Summers wrote a letter to President Barack Obama in which he withdrew his candidacy to replace incumbent chairman Ben Bernanke, who is due to step down in 2014.
Until Summers' resignation, he and Janet Yellen, vice chairwoman of the Fed and Bernanke's deputy, had been the frontrunners in a race which has generated unusually heated debate among Washington insiders over the past few months.
Most of the acrimony surrounding the debate has been due to Summers' larger than life reputation as brilliant but abrasive figure who has made many enemies in his storied career.
Some members of the Senate banking committee, which needs to confirm a candidate before they go before the full senate, were firmly against Summers.
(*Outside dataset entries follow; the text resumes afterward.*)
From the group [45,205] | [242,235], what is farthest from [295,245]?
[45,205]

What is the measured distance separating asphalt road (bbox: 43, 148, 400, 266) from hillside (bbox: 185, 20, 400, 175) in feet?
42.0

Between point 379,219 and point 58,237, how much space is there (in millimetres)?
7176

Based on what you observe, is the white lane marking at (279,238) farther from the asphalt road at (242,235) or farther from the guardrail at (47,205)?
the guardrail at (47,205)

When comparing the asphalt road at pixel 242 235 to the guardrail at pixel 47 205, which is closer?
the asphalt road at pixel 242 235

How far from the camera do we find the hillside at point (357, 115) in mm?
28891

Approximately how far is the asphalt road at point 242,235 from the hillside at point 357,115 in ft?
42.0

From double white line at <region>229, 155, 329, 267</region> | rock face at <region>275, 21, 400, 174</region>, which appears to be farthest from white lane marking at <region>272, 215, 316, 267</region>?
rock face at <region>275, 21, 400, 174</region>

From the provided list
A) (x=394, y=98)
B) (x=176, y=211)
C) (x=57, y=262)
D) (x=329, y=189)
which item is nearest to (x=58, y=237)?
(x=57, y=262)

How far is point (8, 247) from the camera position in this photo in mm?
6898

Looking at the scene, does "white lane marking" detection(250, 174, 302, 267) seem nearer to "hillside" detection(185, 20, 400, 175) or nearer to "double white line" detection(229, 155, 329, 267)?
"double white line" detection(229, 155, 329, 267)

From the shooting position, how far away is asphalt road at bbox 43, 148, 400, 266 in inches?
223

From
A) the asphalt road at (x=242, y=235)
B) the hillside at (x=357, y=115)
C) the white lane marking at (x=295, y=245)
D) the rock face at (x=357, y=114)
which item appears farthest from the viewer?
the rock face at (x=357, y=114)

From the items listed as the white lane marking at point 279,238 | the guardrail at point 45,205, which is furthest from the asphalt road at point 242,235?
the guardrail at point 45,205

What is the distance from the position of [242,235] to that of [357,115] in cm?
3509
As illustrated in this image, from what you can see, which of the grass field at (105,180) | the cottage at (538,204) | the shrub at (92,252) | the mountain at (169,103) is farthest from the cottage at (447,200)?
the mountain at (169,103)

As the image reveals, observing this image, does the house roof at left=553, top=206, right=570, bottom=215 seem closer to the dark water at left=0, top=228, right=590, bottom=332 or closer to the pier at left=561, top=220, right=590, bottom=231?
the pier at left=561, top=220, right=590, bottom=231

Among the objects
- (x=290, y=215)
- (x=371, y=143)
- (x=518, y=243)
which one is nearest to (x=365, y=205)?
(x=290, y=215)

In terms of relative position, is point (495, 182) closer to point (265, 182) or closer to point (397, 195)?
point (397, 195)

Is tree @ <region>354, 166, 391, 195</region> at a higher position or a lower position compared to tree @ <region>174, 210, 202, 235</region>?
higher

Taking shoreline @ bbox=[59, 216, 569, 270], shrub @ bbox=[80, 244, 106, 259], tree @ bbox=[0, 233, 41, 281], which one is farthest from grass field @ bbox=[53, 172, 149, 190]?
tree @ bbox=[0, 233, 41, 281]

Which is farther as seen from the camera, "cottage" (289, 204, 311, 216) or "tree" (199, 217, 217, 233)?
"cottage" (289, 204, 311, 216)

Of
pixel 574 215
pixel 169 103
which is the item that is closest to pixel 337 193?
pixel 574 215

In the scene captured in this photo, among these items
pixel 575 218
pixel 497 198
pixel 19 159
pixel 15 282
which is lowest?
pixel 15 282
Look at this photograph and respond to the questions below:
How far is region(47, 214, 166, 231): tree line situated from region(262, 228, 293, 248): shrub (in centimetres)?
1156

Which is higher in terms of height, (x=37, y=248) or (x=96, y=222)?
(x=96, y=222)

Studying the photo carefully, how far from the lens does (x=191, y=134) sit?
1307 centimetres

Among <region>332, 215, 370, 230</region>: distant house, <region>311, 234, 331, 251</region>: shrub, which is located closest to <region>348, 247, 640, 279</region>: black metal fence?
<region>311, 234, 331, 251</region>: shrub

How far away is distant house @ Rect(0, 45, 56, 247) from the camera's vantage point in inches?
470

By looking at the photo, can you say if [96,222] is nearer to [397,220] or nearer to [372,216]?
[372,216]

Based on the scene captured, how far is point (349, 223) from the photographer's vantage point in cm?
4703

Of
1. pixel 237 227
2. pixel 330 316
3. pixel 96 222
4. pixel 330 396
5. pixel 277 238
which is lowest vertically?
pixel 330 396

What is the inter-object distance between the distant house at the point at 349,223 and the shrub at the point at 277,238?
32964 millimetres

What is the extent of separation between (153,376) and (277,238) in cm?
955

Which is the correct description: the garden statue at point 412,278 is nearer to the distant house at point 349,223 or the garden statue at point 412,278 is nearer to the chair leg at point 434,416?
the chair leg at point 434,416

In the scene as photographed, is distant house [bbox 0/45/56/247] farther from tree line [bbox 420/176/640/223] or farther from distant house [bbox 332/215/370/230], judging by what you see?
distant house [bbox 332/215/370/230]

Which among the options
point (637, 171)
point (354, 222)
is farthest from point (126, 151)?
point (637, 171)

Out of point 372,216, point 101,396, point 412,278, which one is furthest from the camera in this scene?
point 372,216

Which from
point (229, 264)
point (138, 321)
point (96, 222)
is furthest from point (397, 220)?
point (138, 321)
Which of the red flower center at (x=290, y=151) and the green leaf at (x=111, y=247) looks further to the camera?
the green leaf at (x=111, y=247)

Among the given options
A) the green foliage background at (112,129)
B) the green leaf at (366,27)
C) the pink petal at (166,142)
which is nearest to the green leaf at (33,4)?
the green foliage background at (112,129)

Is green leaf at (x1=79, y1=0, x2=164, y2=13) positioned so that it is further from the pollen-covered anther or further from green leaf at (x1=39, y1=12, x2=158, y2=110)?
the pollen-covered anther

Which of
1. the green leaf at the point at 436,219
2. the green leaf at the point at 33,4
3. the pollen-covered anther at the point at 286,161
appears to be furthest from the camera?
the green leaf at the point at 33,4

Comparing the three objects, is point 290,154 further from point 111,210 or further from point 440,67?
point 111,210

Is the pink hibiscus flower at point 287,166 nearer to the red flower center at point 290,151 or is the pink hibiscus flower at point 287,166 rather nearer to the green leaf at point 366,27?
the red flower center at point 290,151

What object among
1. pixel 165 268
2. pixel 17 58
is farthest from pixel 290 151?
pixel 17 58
Democratic senators Sherrod Brown from Ohio and Elizabeth Warren from Massachusetts have been pro-Yellen partisans.
Both have focused on the themes of a reckless banking sector that does not serve ordinary Americans and the need to toughen lax regulation.
To them, Summers represented what is wrong with a political system corrupted by big money from corporations.
Meanwhile on the Republican side, some have criticised Summers for being an advisor to Obama from 2009-2010, where he headed the National Economic Council.
His advice was that major banks had to be saved by the federal government and he advocated the first-term stimulus that is hated by those obsessed with the level of US debt.
Larger Than Life
Although Summers had a glittering record in academia as a precocious young economist with an ability to grapple with complex problems, his transition into a policymaker became far more questionable.
Summers was treasury secretary to former president Bill Clinton from 1999-2001 and was partially responsible for the deregulation of financial markets that some blame for the financial crash in 2008.
The fact he also acted as an advisor to various Wall Street firms when out of office only added to the perception of his critics on the American left that he was always more interested in making money rather than austere public service.
Many of his fiercest critics came from within the Democratic Party highlighting the tension in the party between those who are more pro-market and those who are less so.